What do you mean by it "doesn't scale" ? Is is that problems came with records counts, tables count or database complexity ? Do you have example some examples ?

I wasn't sure whether I should reply to this, but since people on #GNUstep now started to ask me why EOF doesn't scale, let me give you some from an EOF based app I maintain :

# of EOModels: 8
# of EOEntities in a large model: 165
# of rows in large tables: multiple millions (at some installations)

But yes I agree, if you develop applications with the simplistic approach suggested by some of the EOF demo's (like always relying on PID techniques and having a table view syncronously populated by a fetch on tables with > 10.000 rows, and having to fire mutliple to-1 faults for each object to get the descriptions of the corresponding objects, i.e. using flattened attributes to avoid redundancy in such tables) then, yes, that design / programming technique doesn't scale. That would be like basing a word processor document on manipulationg a single NSMutableAttributedString. For apps like Ink this works rather well to rather large file sizes. But you would hardly write a book with it.
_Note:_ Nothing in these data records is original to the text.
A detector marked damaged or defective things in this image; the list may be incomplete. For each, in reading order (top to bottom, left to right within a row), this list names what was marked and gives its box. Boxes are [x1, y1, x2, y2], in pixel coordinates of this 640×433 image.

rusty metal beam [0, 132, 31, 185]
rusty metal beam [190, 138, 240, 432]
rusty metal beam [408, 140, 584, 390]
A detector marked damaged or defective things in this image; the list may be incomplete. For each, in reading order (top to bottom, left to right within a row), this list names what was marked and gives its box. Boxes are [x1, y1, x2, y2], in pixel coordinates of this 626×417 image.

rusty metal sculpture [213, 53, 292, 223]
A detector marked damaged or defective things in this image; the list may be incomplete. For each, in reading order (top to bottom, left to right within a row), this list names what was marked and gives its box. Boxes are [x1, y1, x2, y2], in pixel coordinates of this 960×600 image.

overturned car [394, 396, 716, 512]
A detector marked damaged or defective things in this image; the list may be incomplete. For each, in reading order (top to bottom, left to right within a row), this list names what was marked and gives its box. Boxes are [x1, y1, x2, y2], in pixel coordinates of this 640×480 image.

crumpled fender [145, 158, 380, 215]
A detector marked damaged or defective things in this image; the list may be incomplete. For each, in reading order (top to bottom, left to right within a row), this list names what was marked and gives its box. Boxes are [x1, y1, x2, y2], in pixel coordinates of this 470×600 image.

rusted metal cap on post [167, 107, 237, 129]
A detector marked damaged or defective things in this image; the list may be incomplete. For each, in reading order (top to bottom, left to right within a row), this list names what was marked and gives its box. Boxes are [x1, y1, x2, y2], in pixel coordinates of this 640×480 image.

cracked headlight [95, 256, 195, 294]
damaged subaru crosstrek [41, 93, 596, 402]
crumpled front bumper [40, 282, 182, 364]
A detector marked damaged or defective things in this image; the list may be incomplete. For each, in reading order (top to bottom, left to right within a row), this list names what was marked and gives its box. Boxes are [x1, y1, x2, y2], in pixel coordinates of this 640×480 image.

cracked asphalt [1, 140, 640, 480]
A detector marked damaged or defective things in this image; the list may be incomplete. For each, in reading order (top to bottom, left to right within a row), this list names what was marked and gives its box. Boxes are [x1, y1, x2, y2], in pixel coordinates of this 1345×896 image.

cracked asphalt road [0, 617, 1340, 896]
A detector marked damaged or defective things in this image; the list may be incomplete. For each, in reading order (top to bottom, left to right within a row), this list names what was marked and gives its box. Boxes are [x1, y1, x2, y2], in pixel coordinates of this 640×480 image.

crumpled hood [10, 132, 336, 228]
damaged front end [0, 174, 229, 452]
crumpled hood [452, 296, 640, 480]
Like with any tool set, you need to chose the correct tools for a specific task. EOF gives a wide range of tools. If you select the correct one for the task at hand, it scales rather well. Foundation, AppKit, EOF all do not supply a complete tool set for any app. They provide templates to build upon. I'm sure large applications never used NSTableView 'as is' for all cases. It was subclassed and customized and optimized. That's what OO is all about.

Agreed, in a complex integrated framework like EOF it is a bit more tedious than the theory sounds, but with language features like poseAs: nearly the most internal techniques can be adapted to fit your needs. And when we get that far in GDL2 then we can attempt to find a superior solution.

Now I'm sure that there are DB-tools sets that have better implicit scaling, and I know that people/companies have developed EOF extensions that add some asyncronous API that may belong in GDL2/EOF. Maybe we will see some of those in a GDL2 Additions library someday.

So yes, you can develop non-scalable applications with GDL2/EOF, but yes, you can make highly scalable applications with GDL2/EOF also.